Отдал ее на кухне папе вместе с деньгами, которые он, не глядя, сунул в карман, а я стоял и ждал, когда он скажет, что я могу идти. Но он этого не сказал.
— Сядь! — сказал он, указывая на стул.
Я сел.
— Спину выпрями! — сказал он.
Я выпрямил спину.
Он достал из сумки картошку, она была вся в земле, и он начал мыть ее в раковине.
Что он еще придумал?
— Ну что? — спросил он, обернувшись ко мне, но продолжая мыть под краном картошку.
Я вопросительно посмотрел на него.
— Что хорошего услышал от фрекен? — сказал он.
— От фрекен?
— Ну да, от фйекен. Она же должна была что-то сказать вам в первый школьный день?
— Ах это! Она поздравила нас с началом занятий. Потом нам раздали расписание и кое-что из учебников.
— Ну и как расписание? — сказал он, подошел к шкафчику возле плиты и достал из него кастрюльку.
— Сходить за ним?
— Да нет, не надо. Ты же помнишь, что там написано? Оно удобное?
— Да, — сказал я. — Отличное.
— Хорошо, — сказал он.
В этот вечер я понял, что значит мамино отсутствие.
В комнатах стало мертво.
Папа сидел внизу в своем кабинете, а комнаты и кухня стояли мертвые.
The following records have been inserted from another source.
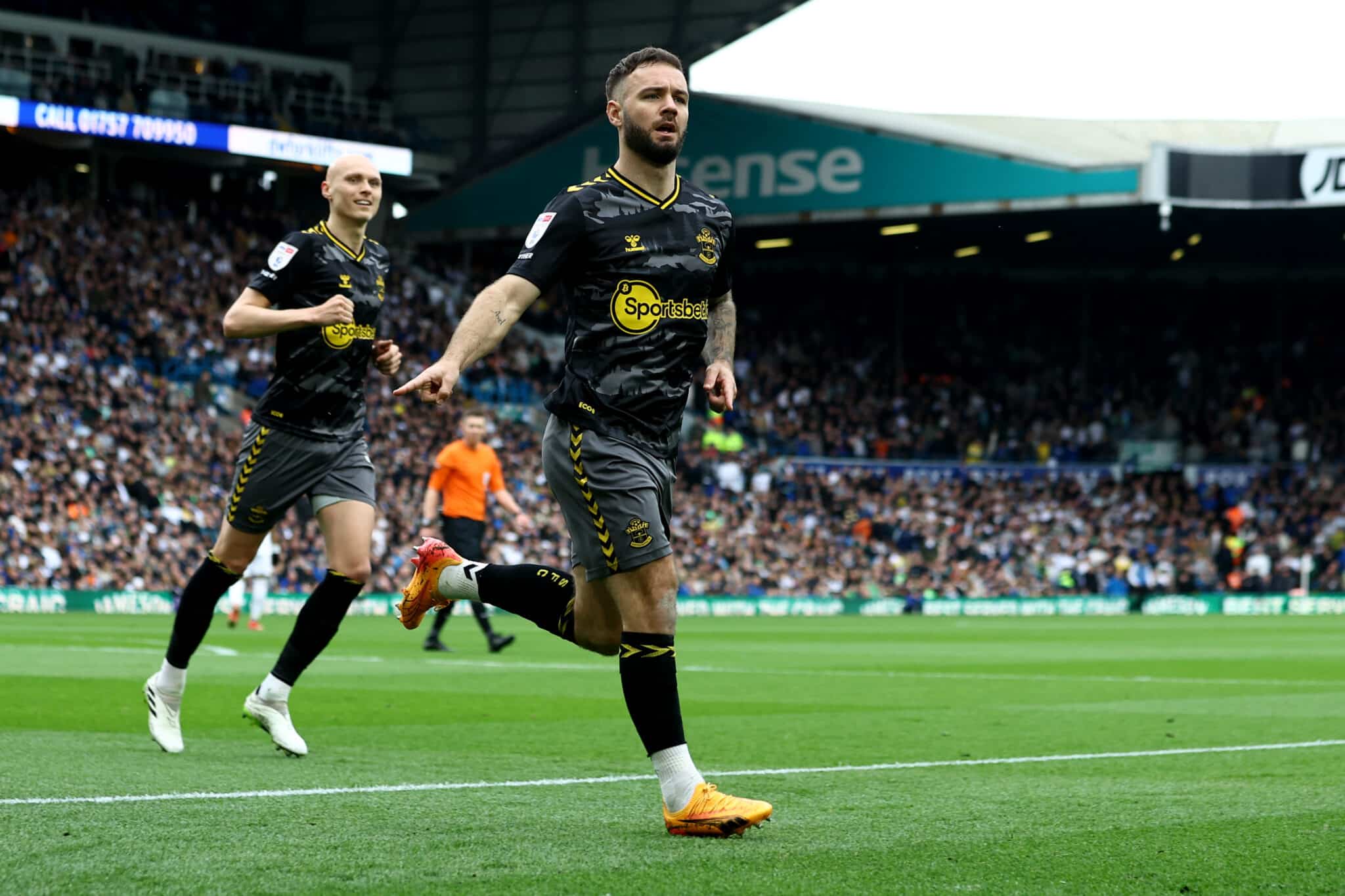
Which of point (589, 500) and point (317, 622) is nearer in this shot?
point (589, 500)

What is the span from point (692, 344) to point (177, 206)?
3322 cm

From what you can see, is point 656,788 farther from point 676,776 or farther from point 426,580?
point 676,776

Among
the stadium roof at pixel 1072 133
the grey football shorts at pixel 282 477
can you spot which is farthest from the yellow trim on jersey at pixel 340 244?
the stadium roof at pixel 1072 133

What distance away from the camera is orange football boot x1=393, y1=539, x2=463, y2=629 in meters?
6.44

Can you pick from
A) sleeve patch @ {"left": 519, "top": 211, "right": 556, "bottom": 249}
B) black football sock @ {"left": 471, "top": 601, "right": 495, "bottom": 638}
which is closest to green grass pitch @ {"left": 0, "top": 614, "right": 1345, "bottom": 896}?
black football sock @ {"left": 471, "top": 601, "right": 495, "bottom": 638}

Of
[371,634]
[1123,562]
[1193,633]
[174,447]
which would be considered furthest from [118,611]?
[1123,562]

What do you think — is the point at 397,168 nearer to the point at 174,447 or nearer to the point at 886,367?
the point at 174,447

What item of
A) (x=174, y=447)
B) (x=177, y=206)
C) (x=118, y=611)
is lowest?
(x=118, y=611)

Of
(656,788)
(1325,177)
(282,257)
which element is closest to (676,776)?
(656,788)

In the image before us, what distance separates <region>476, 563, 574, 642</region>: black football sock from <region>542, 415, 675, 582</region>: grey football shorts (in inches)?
15.2

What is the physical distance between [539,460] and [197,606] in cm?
2881

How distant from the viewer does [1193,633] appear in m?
25.2

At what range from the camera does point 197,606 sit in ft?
25.7

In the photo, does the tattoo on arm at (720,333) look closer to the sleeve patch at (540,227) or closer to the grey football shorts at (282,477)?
the sleeve patch at (540,227)
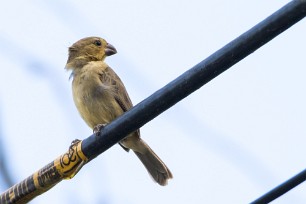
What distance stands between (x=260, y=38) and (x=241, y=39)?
0.08m

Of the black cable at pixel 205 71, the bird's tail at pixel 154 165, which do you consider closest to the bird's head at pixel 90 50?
the bird's tail at pixel 154 165

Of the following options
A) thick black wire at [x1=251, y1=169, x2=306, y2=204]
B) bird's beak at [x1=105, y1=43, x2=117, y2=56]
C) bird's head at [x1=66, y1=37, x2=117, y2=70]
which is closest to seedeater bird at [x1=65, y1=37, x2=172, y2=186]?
bird's head at [x1=66, y1=37, x2=117, y2=70]

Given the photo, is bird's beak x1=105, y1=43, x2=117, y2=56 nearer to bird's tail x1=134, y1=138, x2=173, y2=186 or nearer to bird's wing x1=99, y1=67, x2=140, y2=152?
bird's wing x1=99, y1=67, x2=140, y2=152

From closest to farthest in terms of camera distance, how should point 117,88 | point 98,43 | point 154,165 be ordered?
point 117,88 → point 154,165 → point 98,43

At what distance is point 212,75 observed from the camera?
9.09 ft

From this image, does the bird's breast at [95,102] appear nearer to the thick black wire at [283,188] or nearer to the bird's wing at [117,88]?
the bird's wing at [117,88]

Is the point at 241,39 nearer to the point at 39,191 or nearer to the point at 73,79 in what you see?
the point at 39,191

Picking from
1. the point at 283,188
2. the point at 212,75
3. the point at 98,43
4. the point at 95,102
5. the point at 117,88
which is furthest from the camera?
the point at 98,43

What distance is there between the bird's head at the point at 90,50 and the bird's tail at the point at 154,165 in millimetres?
1069

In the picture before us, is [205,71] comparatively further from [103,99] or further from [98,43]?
[98,43]

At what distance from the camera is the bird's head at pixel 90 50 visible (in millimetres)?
6566

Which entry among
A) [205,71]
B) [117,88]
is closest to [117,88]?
[117,88]

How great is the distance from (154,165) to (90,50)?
4.69ft

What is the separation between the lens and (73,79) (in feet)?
19.8
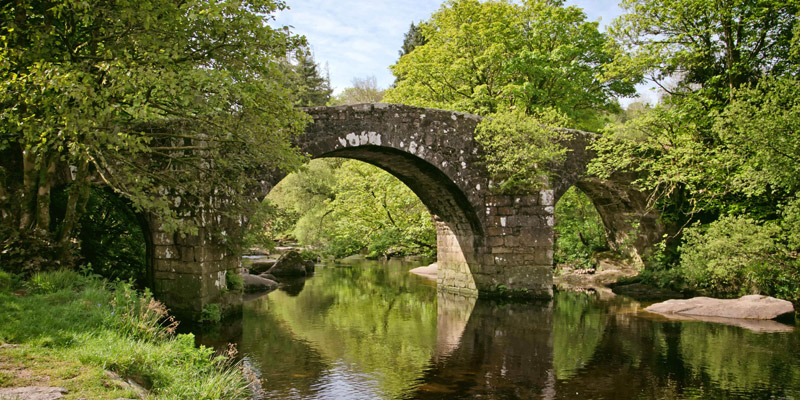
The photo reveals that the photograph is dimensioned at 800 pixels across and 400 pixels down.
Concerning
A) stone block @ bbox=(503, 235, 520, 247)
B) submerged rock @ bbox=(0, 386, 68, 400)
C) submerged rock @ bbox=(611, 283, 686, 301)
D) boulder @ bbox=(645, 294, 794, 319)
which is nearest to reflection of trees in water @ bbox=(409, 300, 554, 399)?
stone block @ bbox=(503, 235, 520, 247)

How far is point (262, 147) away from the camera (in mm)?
7172

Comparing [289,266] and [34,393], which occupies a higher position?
[34,393]

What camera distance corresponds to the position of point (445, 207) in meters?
12.6

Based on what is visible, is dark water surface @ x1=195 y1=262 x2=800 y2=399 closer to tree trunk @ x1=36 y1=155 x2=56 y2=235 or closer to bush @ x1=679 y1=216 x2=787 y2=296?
bush @ x1=679 y1=216 x2=787 y2=296

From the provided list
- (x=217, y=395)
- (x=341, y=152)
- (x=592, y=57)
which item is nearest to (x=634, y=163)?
(x=592, y=57)

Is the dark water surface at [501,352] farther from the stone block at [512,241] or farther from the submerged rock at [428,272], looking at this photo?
the submerged rock at [428,272]

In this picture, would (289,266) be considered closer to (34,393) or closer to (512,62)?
(512,62)

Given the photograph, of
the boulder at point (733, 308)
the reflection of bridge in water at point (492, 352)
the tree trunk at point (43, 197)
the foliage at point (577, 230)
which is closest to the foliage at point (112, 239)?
the tree trunk at point (43, 197)

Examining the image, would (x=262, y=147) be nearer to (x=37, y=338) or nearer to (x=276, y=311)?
(x=37, y=338)

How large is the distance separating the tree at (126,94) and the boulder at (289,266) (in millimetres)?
9009

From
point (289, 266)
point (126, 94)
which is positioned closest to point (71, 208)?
point (126, 94)

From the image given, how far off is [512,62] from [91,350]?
1352cm

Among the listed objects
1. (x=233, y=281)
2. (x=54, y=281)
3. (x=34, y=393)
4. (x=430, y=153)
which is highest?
(x=430, y=153)

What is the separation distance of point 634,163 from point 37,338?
1291 centimetres
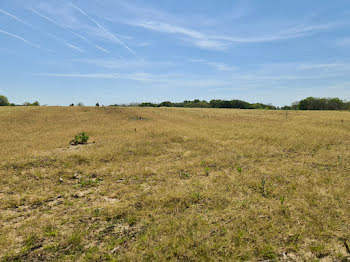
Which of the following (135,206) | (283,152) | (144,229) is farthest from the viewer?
(283,152)

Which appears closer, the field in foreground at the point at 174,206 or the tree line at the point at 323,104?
the field in foreground at the point at 174,206

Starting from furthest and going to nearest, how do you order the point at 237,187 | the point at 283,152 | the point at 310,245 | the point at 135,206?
the point at 283,152 < the point at 237,187 < the point at 135,206 < the point at 310,245

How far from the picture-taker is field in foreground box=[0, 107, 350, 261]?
14.8 feet

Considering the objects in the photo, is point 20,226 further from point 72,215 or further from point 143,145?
point 143,145

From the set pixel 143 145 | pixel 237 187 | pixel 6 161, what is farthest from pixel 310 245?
pixel 6 161

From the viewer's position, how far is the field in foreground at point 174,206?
14.8ft

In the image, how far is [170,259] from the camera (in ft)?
13.8

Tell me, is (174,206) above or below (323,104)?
below

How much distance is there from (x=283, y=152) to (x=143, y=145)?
1026 centimetres

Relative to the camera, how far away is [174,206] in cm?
642

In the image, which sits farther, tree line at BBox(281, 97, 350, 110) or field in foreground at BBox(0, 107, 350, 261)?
tree line at BBox(281, 97, 350, 110)

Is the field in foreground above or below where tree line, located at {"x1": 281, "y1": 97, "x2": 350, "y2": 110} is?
below

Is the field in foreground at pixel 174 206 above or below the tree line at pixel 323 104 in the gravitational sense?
below

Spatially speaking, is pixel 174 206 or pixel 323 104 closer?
pixel 174 206
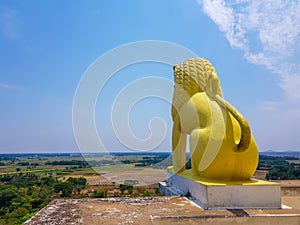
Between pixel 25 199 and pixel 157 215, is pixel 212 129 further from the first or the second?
pixel 25 199

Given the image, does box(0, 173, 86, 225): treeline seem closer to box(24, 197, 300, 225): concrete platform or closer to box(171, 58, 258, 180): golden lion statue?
box(24, 197, 300, 225): concrete platform

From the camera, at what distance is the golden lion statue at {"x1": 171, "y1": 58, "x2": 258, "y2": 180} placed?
20.6 ft

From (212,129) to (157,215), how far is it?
7.98 feet

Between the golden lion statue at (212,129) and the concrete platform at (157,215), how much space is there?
102 cm

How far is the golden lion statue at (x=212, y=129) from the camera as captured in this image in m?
6.29

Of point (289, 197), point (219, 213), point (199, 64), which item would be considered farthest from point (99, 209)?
point (289, 197)

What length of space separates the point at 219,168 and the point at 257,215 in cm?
140

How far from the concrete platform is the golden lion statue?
1019 millimetres

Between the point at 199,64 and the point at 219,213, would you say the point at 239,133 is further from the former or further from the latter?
the point at 199,64

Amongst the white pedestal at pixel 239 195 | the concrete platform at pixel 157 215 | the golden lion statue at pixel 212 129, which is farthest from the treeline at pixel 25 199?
the white pedestal at pixel 239 195

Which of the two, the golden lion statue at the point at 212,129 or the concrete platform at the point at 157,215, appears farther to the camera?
the golden lion statue at the point at 212,129

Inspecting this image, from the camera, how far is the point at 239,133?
6.47 meters

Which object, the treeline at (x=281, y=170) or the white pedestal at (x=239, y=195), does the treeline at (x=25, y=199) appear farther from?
the treeline at (x=281, y=170)

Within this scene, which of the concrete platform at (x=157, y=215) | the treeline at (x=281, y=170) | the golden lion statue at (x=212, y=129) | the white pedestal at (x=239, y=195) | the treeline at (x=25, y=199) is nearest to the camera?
the concrete platform at (x=157, y=215)
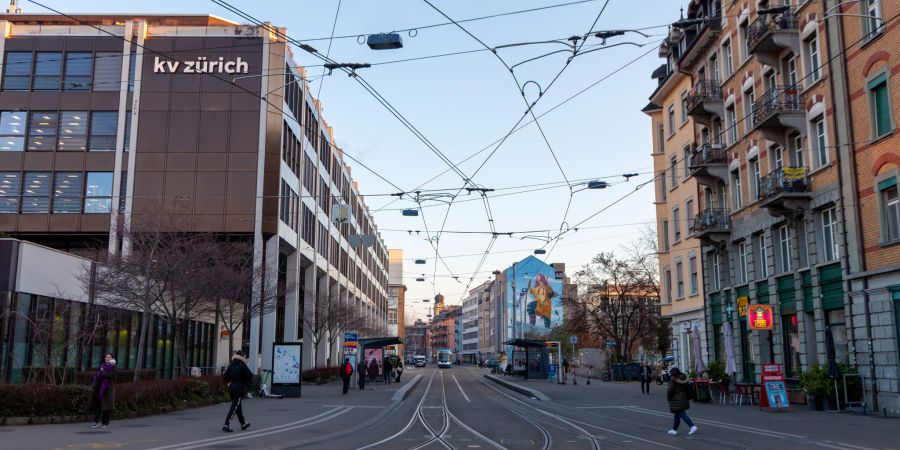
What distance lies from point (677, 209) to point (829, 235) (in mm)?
16033

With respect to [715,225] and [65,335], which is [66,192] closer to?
[65,335]

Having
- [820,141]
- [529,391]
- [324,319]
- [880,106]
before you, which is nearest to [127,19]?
[324,319]

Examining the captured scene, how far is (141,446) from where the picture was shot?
541 inches

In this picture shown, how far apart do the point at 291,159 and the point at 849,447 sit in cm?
3924

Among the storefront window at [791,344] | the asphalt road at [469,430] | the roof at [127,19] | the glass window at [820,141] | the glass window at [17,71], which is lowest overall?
the asphalt road at [469,430]

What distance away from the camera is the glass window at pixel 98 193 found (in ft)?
139

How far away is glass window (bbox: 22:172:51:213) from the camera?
4222cm

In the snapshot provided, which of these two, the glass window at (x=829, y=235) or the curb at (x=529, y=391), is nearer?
the glass window at (x=829, y=235)

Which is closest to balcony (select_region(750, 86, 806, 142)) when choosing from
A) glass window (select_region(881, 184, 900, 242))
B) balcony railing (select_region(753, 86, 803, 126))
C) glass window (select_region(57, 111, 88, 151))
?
balcony railing (select_region(753, 86, 803, 126))

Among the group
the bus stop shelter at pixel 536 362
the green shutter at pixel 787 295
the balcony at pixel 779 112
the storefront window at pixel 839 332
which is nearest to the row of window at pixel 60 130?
the bus stop shelter at pixel 536 362

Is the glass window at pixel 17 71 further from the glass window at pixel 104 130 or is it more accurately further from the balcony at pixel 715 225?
the balcony at pixel 715 225

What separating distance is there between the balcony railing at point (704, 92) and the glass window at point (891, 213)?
12191mm

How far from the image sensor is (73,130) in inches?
1703

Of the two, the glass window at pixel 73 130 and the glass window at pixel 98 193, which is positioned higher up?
the glass window at pixel 73 130
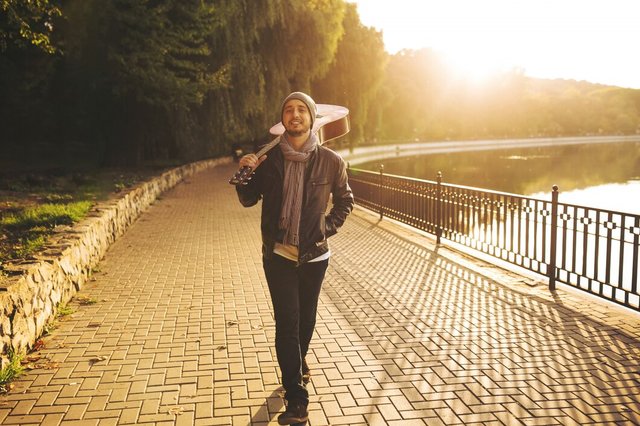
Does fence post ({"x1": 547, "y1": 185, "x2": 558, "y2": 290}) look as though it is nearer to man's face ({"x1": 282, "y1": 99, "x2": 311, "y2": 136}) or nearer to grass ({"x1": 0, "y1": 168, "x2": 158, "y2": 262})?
man's face ({"x1": 282, "y1": 99, "x2": 311, "y2": 136})

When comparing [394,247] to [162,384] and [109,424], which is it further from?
[109,424]

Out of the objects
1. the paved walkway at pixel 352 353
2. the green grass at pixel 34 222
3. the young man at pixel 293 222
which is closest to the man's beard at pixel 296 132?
the young man at pixel 293 222

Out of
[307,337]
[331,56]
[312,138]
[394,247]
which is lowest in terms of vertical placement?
[394,247]

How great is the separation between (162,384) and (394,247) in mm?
6406

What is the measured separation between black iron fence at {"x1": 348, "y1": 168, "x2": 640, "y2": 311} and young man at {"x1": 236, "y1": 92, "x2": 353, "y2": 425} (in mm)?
3791

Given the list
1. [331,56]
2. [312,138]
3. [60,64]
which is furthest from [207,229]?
[60,64]

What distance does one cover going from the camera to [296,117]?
395cm

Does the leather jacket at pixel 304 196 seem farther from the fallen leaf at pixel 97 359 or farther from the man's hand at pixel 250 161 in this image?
the fallen leaf at pixel 97 359

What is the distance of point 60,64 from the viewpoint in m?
33.7

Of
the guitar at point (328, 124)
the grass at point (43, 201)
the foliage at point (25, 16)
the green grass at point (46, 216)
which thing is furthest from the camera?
the foliage at point (25, 16)

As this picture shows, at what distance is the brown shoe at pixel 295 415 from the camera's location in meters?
3.83

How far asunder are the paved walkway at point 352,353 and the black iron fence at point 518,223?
13.4 inches

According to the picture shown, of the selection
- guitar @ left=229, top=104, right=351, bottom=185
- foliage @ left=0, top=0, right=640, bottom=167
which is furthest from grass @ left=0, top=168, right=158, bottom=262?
guitar @ left=229, top=104, right=351, bottom=185

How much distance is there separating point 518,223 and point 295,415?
5.72 metres
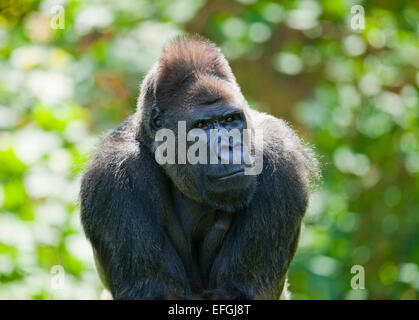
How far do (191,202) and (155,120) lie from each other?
61 centimetres

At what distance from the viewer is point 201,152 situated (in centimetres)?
425

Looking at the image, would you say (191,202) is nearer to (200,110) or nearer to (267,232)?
(267,232)

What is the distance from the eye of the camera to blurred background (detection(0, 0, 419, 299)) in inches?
273

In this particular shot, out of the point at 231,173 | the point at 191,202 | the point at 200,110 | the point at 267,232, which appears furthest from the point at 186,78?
the point at 267,232

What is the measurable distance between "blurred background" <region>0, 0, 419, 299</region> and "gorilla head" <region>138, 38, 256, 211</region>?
2.43 meters

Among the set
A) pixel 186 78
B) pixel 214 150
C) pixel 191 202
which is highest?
pixel 186 78

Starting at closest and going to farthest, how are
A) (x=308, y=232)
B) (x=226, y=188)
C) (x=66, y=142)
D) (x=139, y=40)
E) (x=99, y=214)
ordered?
1. (x=226, y=188)
2. (x=99, y=214)
3. (x=66, y=142)
4. (x=308, y=232)
5. (x=139, y=40)

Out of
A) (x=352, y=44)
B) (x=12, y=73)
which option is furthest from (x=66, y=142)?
(x=352, y=44)

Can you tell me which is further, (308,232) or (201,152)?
(308,232)

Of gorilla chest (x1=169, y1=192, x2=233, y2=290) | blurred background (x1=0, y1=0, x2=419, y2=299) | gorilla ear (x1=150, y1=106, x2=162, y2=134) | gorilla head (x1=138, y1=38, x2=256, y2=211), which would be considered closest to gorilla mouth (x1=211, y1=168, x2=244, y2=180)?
gorilla head (x1=138, y1=38, x2=256, y2=211)

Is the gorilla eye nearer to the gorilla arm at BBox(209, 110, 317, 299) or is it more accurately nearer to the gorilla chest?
the gorilla arm at BBox(209, 110, 317, 299)

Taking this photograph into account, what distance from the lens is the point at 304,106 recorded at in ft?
25.9

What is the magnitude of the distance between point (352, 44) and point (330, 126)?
1.31 m
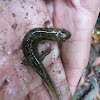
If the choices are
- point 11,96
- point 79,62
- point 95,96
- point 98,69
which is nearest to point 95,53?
point 98,69

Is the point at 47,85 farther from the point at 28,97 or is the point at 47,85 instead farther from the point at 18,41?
the point at 18,41

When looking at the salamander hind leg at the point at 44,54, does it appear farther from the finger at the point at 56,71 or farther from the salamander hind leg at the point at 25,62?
the salamander hind leg at the point at 25,62

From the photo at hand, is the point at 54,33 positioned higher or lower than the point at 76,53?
higher

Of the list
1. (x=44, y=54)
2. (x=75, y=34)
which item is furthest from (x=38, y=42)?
(x=75, y=34)

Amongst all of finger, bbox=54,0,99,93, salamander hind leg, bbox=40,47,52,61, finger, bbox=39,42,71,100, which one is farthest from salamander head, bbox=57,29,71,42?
salamander hind leg, bbox=40,47,52,61

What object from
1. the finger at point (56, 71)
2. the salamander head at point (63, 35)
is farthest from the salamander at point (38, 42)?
the finger at point (56, 71)

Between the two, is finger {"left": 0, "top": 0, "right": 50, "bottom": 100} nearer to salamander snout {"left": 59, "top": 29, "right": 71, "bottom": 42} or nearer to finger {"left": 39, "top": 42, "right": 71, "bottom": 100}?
finger {"left": 39, "top": 42, "right": 71, "bottom": 100}

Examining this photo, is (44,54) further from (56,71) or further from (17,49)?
(17,49)
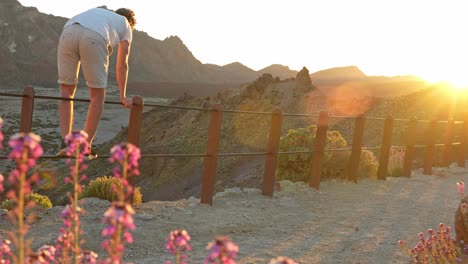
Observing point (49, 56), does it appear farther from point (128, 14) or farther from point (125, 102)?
point (125, 102)

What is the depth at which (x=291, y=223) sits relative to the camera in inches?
295

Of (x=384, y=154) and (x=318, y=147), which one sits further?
(x=384, y=154)

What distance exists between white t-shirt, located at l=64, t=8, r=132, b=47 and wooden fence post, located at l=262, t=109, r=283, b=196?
3.17 meters

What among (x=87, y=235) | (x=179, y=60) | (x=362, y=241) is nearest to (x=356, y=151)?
(x=362, y=241)

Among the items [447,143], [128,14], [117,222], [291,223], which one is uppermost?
[128,14]

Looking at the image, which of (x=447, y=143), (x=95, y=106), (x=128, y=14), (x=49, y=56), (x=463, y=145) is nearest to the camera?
(x=95, y=106)

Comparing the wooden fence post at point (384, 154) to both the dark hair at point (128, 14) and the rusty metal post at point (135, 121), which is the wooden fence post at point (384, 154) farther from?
the dark hair at point (128, 14)

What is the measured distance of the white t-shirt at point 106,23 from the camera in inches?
231

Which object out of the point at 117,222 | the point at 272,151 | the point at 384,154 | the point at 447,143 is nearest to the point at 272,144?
the point at 272,151

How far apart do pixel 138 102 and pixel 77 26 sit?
1150 mm

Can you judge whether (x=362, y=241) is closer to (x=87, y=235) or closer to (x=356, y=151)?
(x=87, y=235)

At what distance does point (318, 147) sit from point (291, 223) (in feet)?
8.78

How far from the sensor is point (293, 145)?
1202 cm

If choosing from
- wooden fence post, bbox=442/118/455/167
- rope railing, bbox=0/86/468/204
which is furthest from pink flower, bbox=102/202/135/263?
wooden fence post, bbox=442/118/455/167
Я крадучись вышел туда, и у меня появилось чувство, которое иногда возникало, когда я один заходил в лес, а лес замыкался в себе, не принимая меня.
Комнаты в доме стали просто помещениями, я входил в них, как в зияющую пустоту.
По счастью, моей комнаты эта перемена не коснулась. Она принимала меня в свои объятия ласково и доброжелательно, как раньше.
На следующий же день в «Б-Максе» ко мне подошли Сверре и Гейр Хокон. Вокруг нас столпилось еще несколько одноклассников.
— За кого ты голосовал, Карл Уве? — приступил к расспросам Гейр Хокон.
— Это тайна, — сказал я.
— Ты проголосовал за себя. За тебя был только один голос, и он был твой.
— Нет, — сказал я.
— Как же «нет»! — возразил Сверре. — Мы спрашивали всех в классе. За тебя никто не голосовал. Значит, кроме тебя было некому. Так что давай признавайся.
— Нет, — сказал я. — Это неправда.
— Но мы спросили всех. Остался ты один.
— Значит, кто-то врет.
— Зачем кому-то про это врать?
— Почем я знаю!
— Это ты врешь. Ты голосовал сам за себя.
— Нет, не голосовал.
Слухи расползлись по всей школе, но я все отрицал. Нет, нет и нет. Все всё понимали, но пока я не сознался, полной уверенности у них не было. Дескать, очень на него похоже: много о себе понимает, а на самом деле ничего собой не представляет. Человек, который сам за себя голосует, — полное ничтожество. К тому же я никогда не хожу с ребятами воровать яблоки, никогда не участвую, если они крадут что-то в магазине, никогда не стреляю в птиц из рогатки и из трубки вишневыми косточками по проезжающим машинам, я не участвовал, когда ребята заперли учителя физкультуры в кладовке для инвентаря, не подкладывал вместе с ними кнопки на стул учителям-стажерам и не мочил губку для доски так, чтобы из нее текла вода, а напротив, еще и отговаривал остальных — нехорошо, мол. Все это не поднимало меня в общественном мнении. Но я знал, что прав, а они поступают плохо. Иногда я даже молил Бога, чтобы он их простил. Например, когда они божились и чертыхались. В таких случаях в душе у меня невольно поднималась молитва: «Господи Боже, прости Лейфа Туре, что он сквернословит. Он не нарочно». Про себя и я произносил и «дьявол», и «сатана», и «черт возьми», «черт побери», «к черту», «до черта», и «к чертовой матери», и «осподи!», и «черт знает что». Но несмотря на то, что я не сквернословил, не врал, кроме как для самозащиты, не воровал, не безобразничал, не изводил учителей и, хотя следил за своей одеждой и внешним видом, всегда стремился поступать правильно и во всем быть лучшим, в классе обо мне были невысокого мнения и я не принадлежал к числу общих любимцев; меня все же не сторонились и не избегали, а если кто от меня и отворачивался, как, например, Лейф Туре и Гейр Хокон, то всегда находились другие, к кому можно было пойти, к Дагу Лотару, например, или к Дагу Магне. А там, где ребята собирались большой компанией, в нее принимали всех без разбора, а следовательно, и меня.